According to Small’s attorney, Terri Keyser-Cooper of Reno, the lawsuit “alleges racism in the desire of the 2010 athletic department to cut black players from the team. In July 2010, Small was told the ‘face’ of the nearly all-black FRC football team would change. And change it did, the new coach changed the 2010 new recruits from 80 percent black to nearly 80 percent white.”
FRC staff declined to comment, on the advice of their legal counsel. Bruce Baldwin, director of outreach, did provide a press release, which had initially been sent out Aug. 2, detailing “caps” to all athletic team numbers for the 2010 year “due to budget cuts and the statewide enrollment cap.”
The football team would drop from a maximum number of 115 players to an 85-player “target” for the 2010–11 year. Other sports teams would experience similar cuts.
Small alleges that all of the black players that he recruited paid out-of-state tuition and would not be directly affected by the state cap, since the state doesn’t pay for them.

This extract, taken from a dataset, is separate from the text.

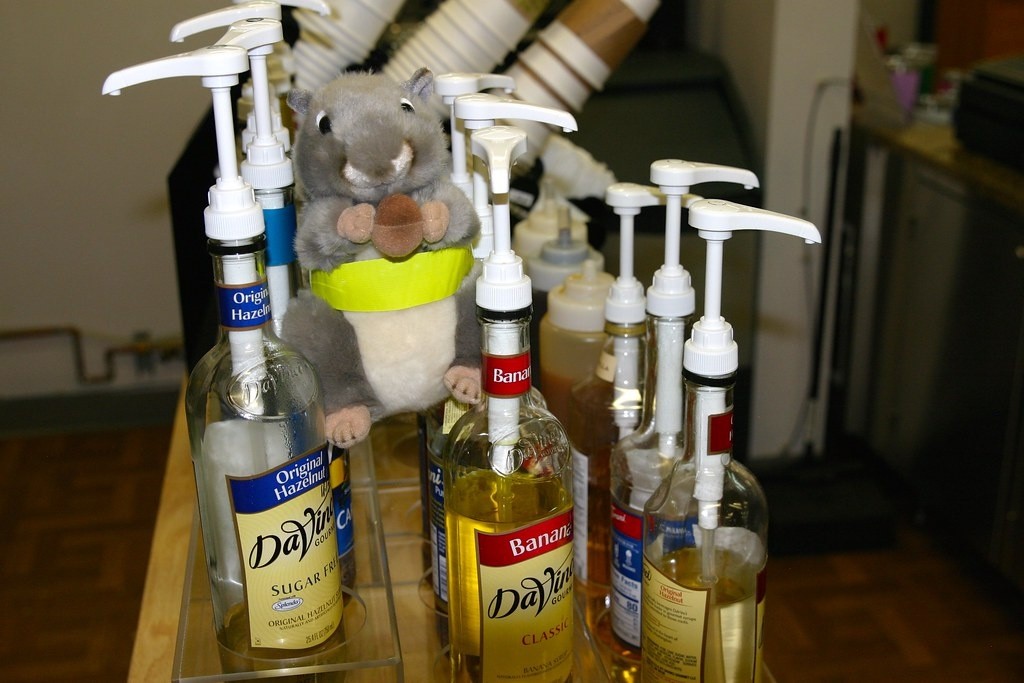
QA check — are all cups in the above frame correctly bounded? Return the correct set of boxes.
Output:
[292,0,660,182]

Out-of-state tuition is approximately half of what the state pays per student, however. With a much smaller pool of money — given required funding and enrollment caps — it may be that FRC felt the need to cut out-of-state students, as well. According to the release, “The school needed to be more selective in order to maintain quality programs with limited resources.”
The press release also noted “although FRC is an open access institution and offers an education to all, not every student athlete who applies will make the team in some sports.”

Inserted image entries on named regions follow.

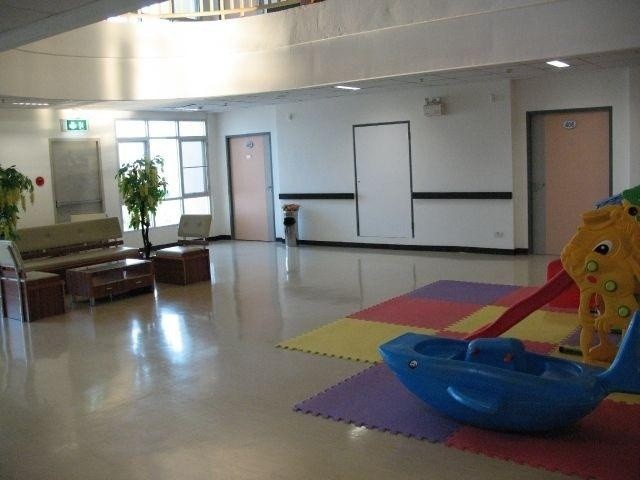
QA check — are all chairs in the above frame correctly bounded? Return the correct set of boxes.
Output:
[2,325,69,404]
[0,215,213,322]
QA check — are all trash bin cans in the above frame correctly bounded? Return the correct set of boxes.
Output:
[283,211,300,247]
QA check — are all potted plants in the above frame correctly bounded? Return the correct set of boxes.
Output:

The release concludes, “FRC has one of the most diverse student populations in Northern California, and seeks to maintain that diversity while ensuring overall student success.”
Small’s legal document, which is 45 pages long, alleges a conscious, persistent strategy of discrimination from Trueblood, Johnson and others, including assistant football coach Josh White who, according to Small, was the most openly racist of the group.
Among the carefully detailed and dated claims, Small alleges that he was promised the head coaching position, and it was then given to Johnson, a Caucasian.
Because of the enrollment cap, he was told in July that he’d have to call his 21 new recruits and inform them that they would no longer have a place on the football team. This, after they had plane tickets, financial aid and housing in place.
Effectively, this action made Small look as though he’d deceived these players, and it destroyed his reputation as a successful recruiter of black, Southern players — a job he’d been doing for FRC since 2005.
Small said he felt responsible for these stranded players and helped to get some of them places on the football team at Sacramento City College.
Small alleges that Trueblood then filed a complaint with the California College Athletic Commission (CCAC) claiming Small had “improperly acted as an ‘agent’ for (Sacramento City College) to the detriment of FRC.” To Small’s knowledge, the CCAC has not acted on this complaint, but, according to court papers, Sacramento City College did investigate the Trueblood’s complaints and found them to be without merit.
Further, Small alleges that the rest of the all-white coaching staff, which worked diligently to get him to quit his union-protected job, marginalized him.
Small said that the “intolerable working conditions caused severe emotional and physical distress. In Aug. 2010 he left the college on a stress leave and has since resigned.”
In a letter from Small’s attorney Keyser-Cooper to Feather Publishing, she quotes herself and co-attorney Diane Vaillancourt: “This is one of the ugliest race cases we have ever seen, and we have seen some ugly ones in our 20 plus years’ practice … FRC’s football department treated its young black athletes in a despicable and overtly racist manner, and what it did to Eric Small was even worse.”